OSPEAD estimates the age distribution of the real spend in Monero's ring signatures. Monero's decoy selection algorithm could be changed to closely mimic the real spend age distribution, yet an anti-privacy adversary can also use the real spend distribution to execute the MAP Decoder attack on past ring signature data. The attack raises the probability of correctly guessing the real spend in a 16-member ring from 6.25% to 23.5%, on average.

Multiple nonstandard decoy distributions are modeled as repeated measurements drawn from unknown distributions components, then estimated by the method of Bonhomme, Jochmans, & Robin (2016).
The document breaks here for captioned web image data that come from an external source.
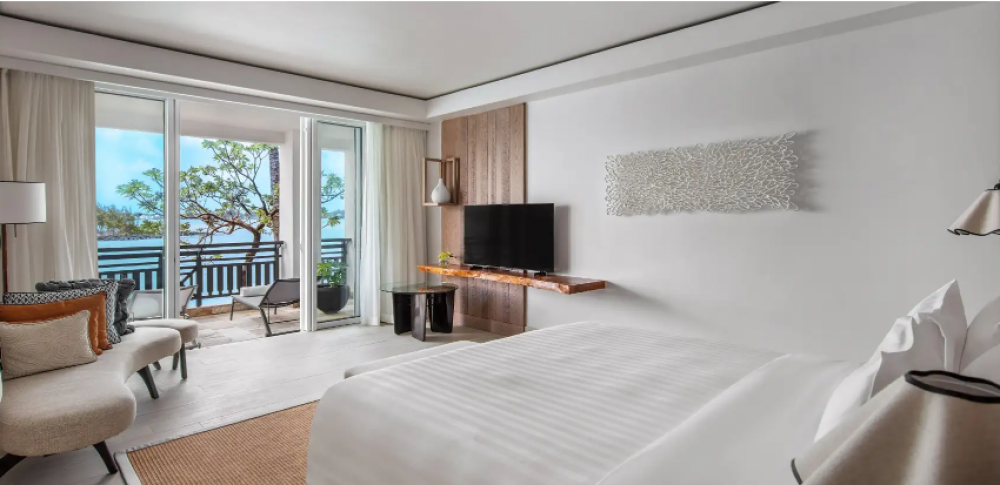 Frangipani Signature Ocean View Suite, Shangri-La's Le Touessrok Resort & Spa 5*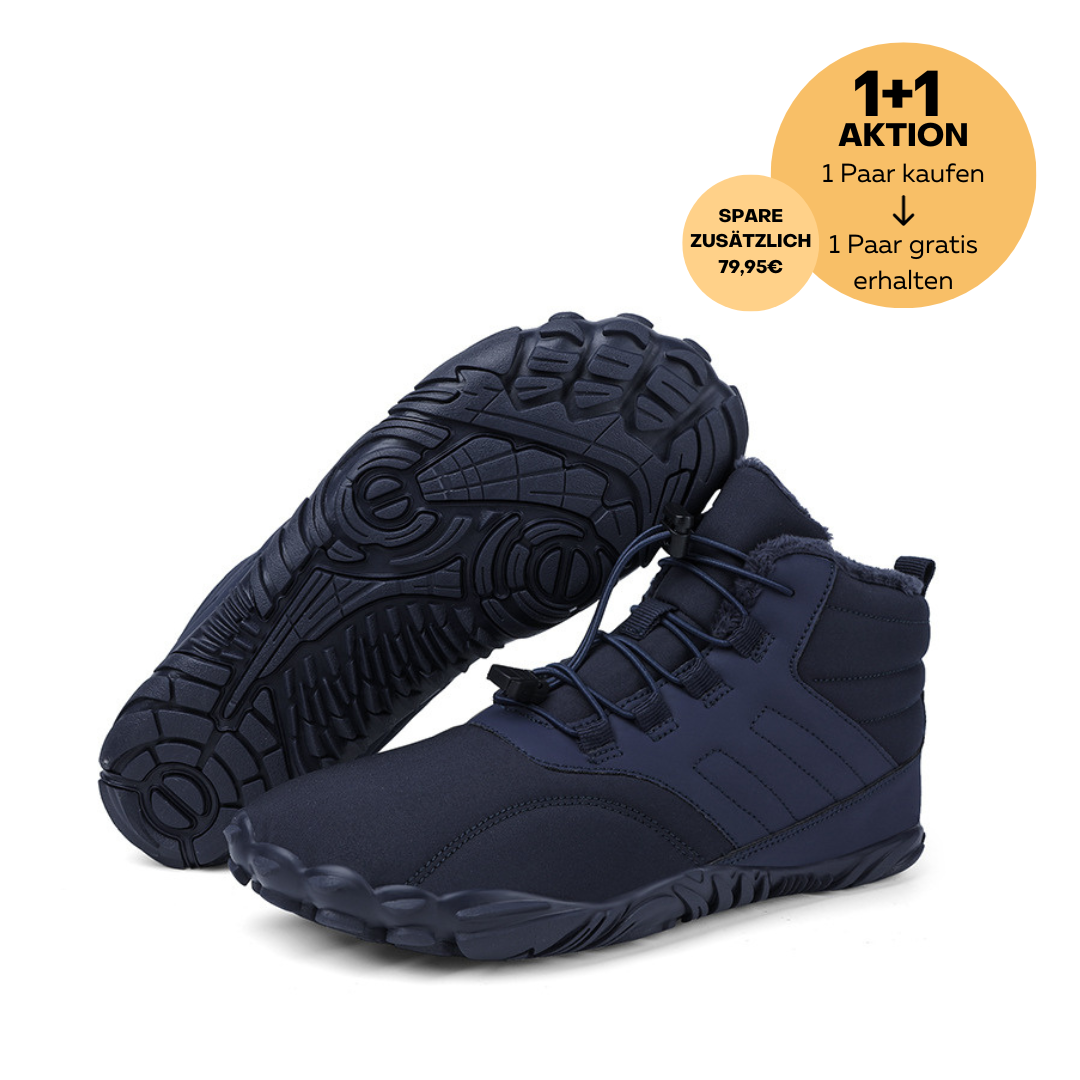 Polar - Wasserfeste & warm gefütterte Barfußschuhe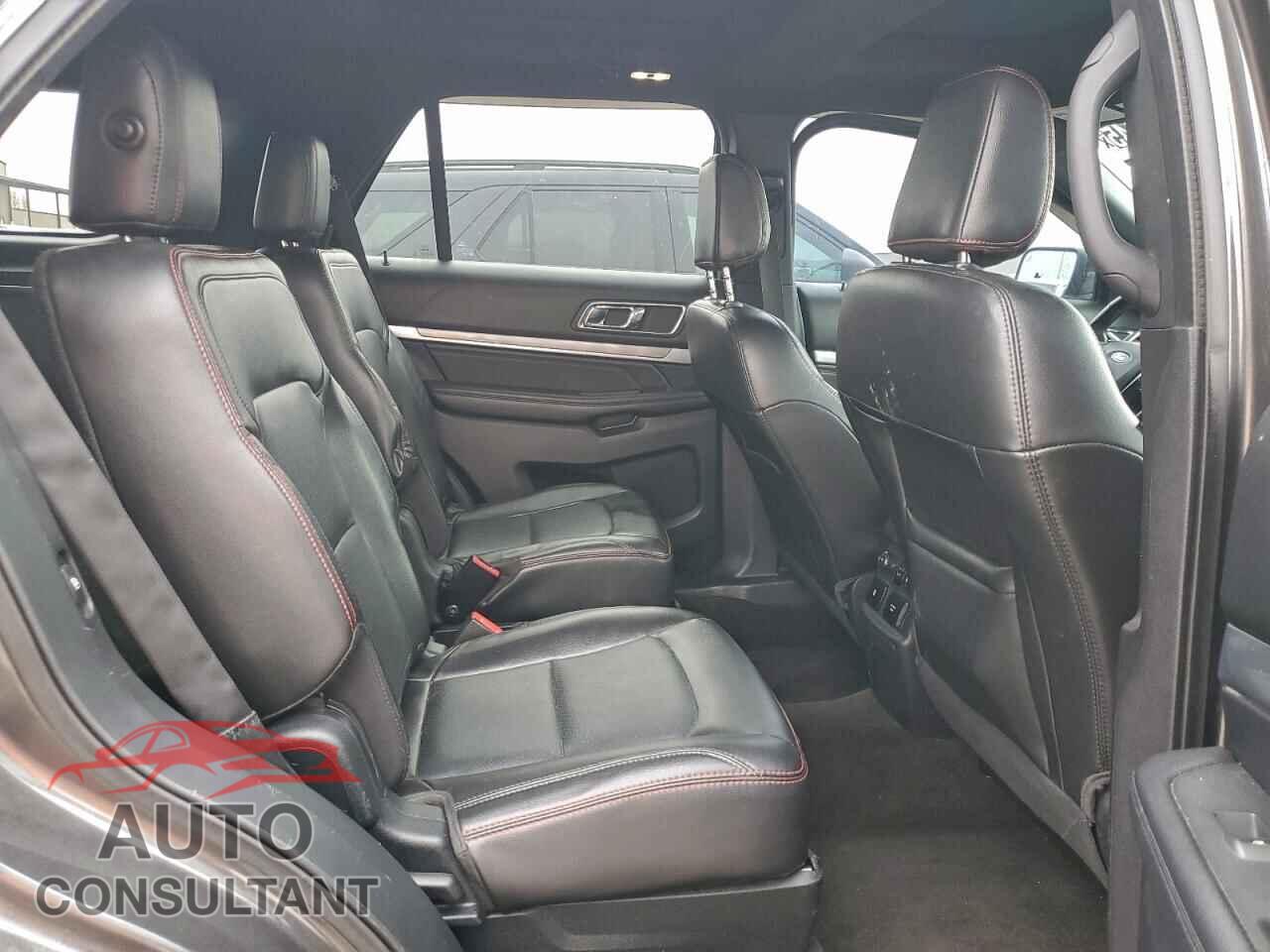 FORD EXPLORER 2018 - 1FM5K8GT7JGB64848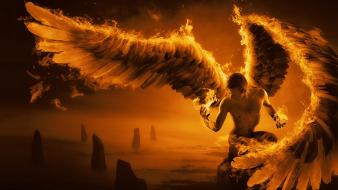 Fire angel wallpaper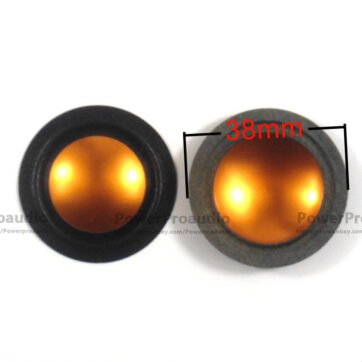 4pcs 26mm 25.9mm Gold color titanium with silk Foil Menbrance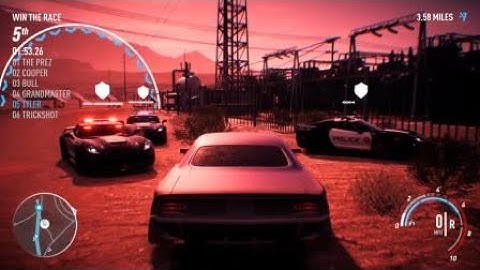 Need for Speed™ Payback - CrashCam Ruined The Outlaw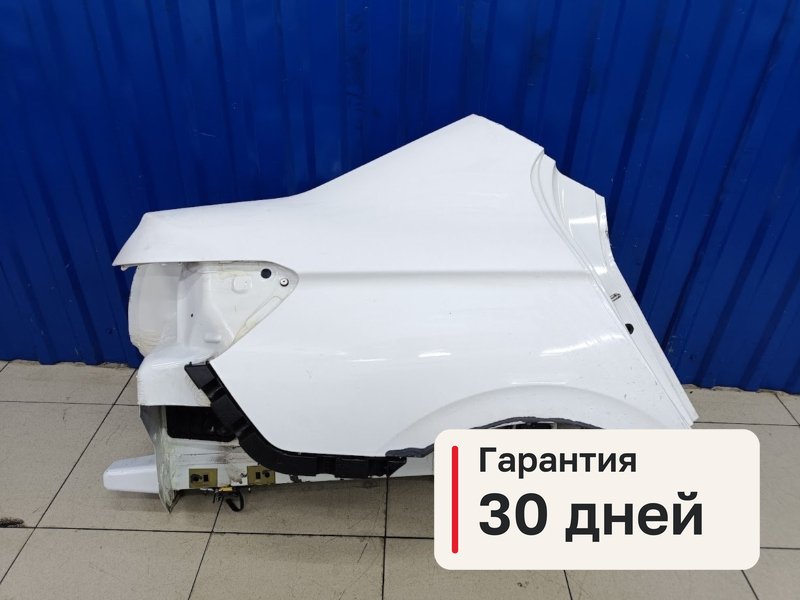 Крыло Peugeot 301 DD 1.6 NFP EC5 2013 задн. прав. (б/у)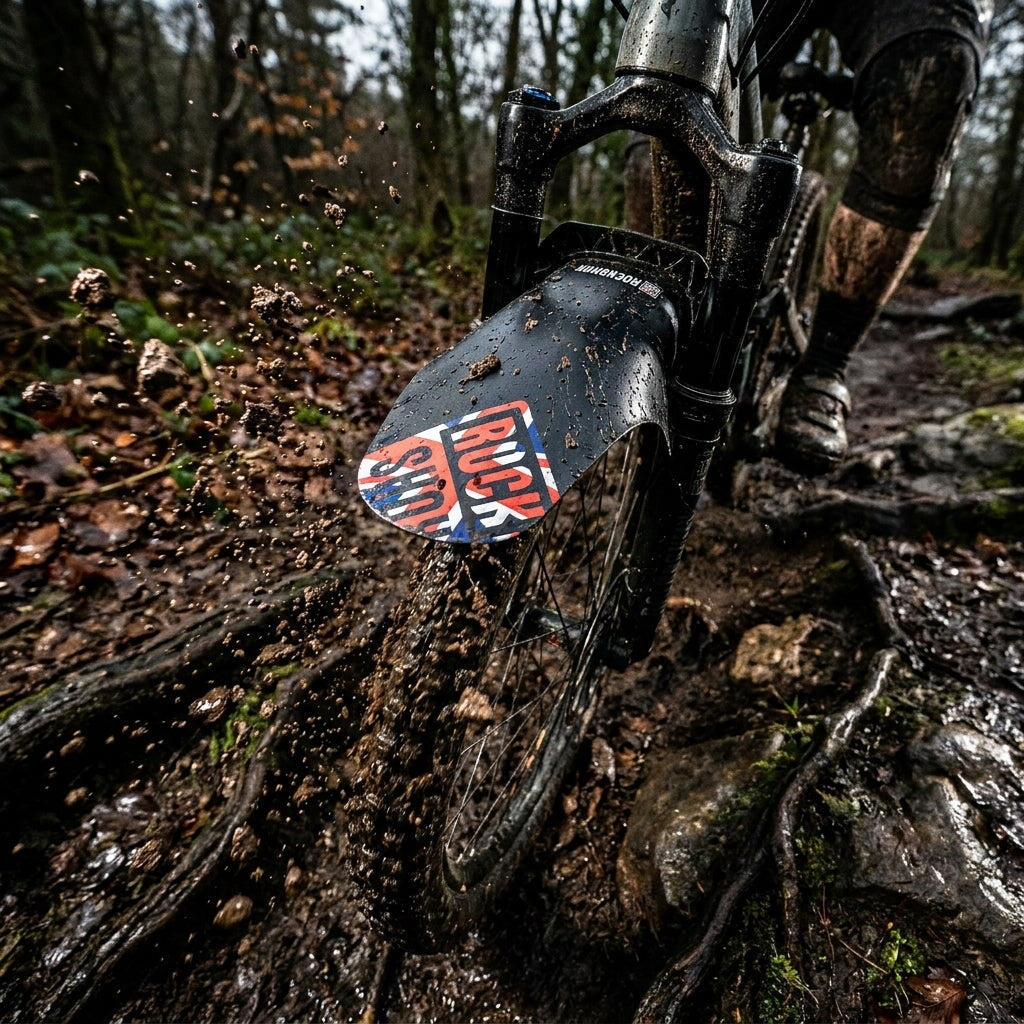 Garde-boues pour fourches VTT Rockshox 2/2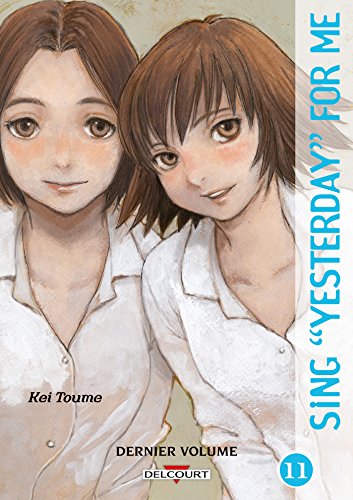 jaquette album Sing Yesterday For me - Tome 11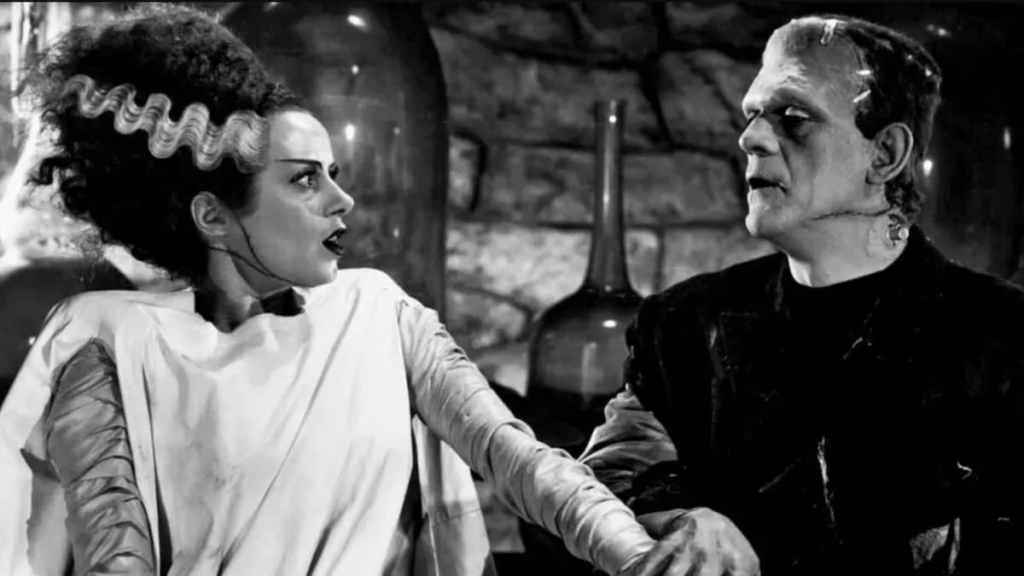 The classic horror film Bride of Frankenstein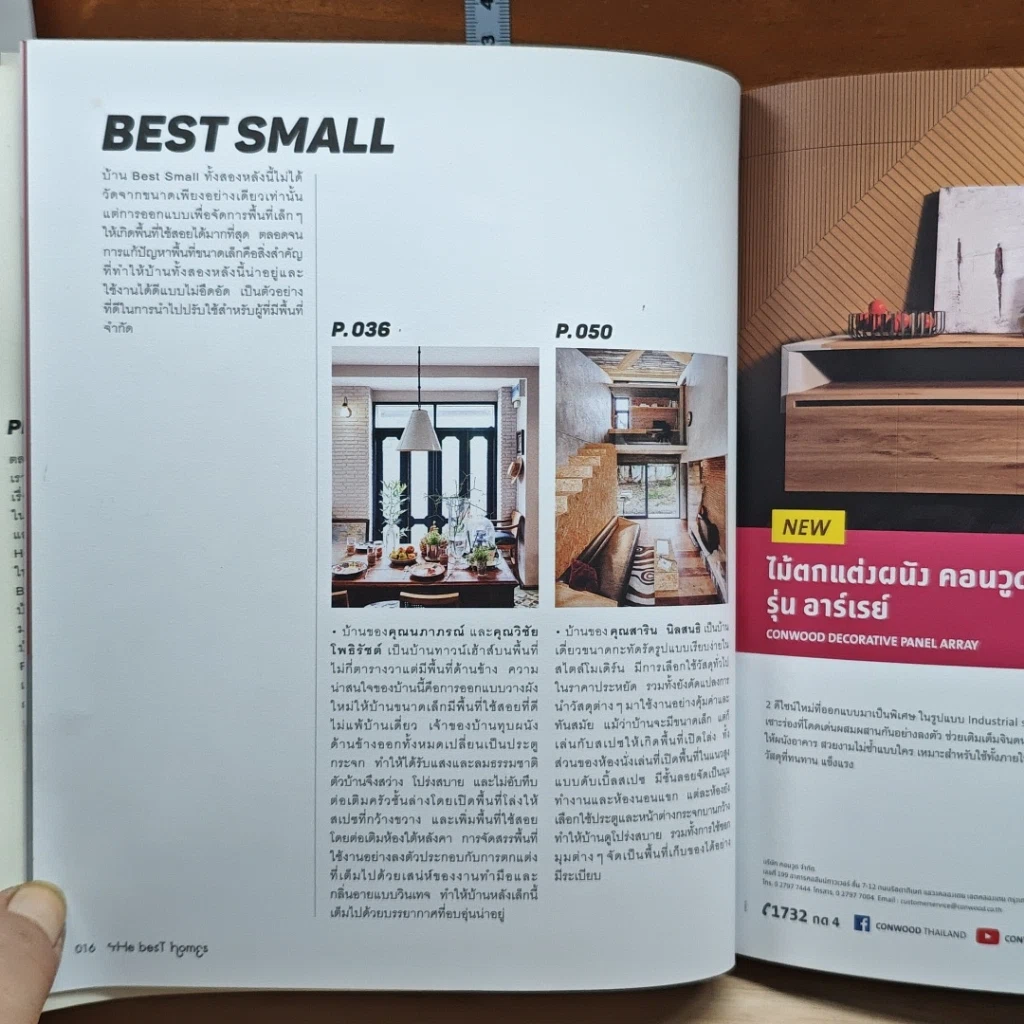 หนังสือ The Best Homes รูปที่ 8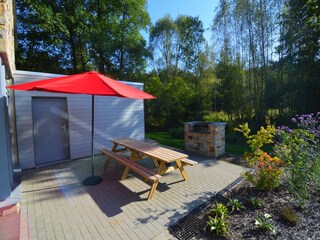 Ferienhaus Waimes Außenaufnahme 4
The age distribution of ring signatures associated with a given decoy distribution is modeled as a two-component mixture distribution. The decoy distribution is subtracted from the on-chain data distribution to obtain the real spend distribution.

According to recent analysis by the Monero Research Lab, one or more anti-privacy adversaries have set up many spy nodes on the Monero network, composing up to 40 percent of reachable node addresses. Connections to these spy nodes would make up an estimated 15 percent of the privacy-sensitive outbound connections established by honest nodes that use the default configuration. This talk will quantitatively estimate the privacy impact of spy nodes even when Monero's Dandelion++ protocol is used. The following countermeasures will be evaluated: opt-in IP address ban lists, anonymity networks like Tor and I2P, a Dandelion++ alternative called Clover, subnet deduplication, and protocols that verify that an internet address is really operating a distinct node. The Confidentiality, Integrity, and Availability triad in information security will guide comparisons of these countermeasures.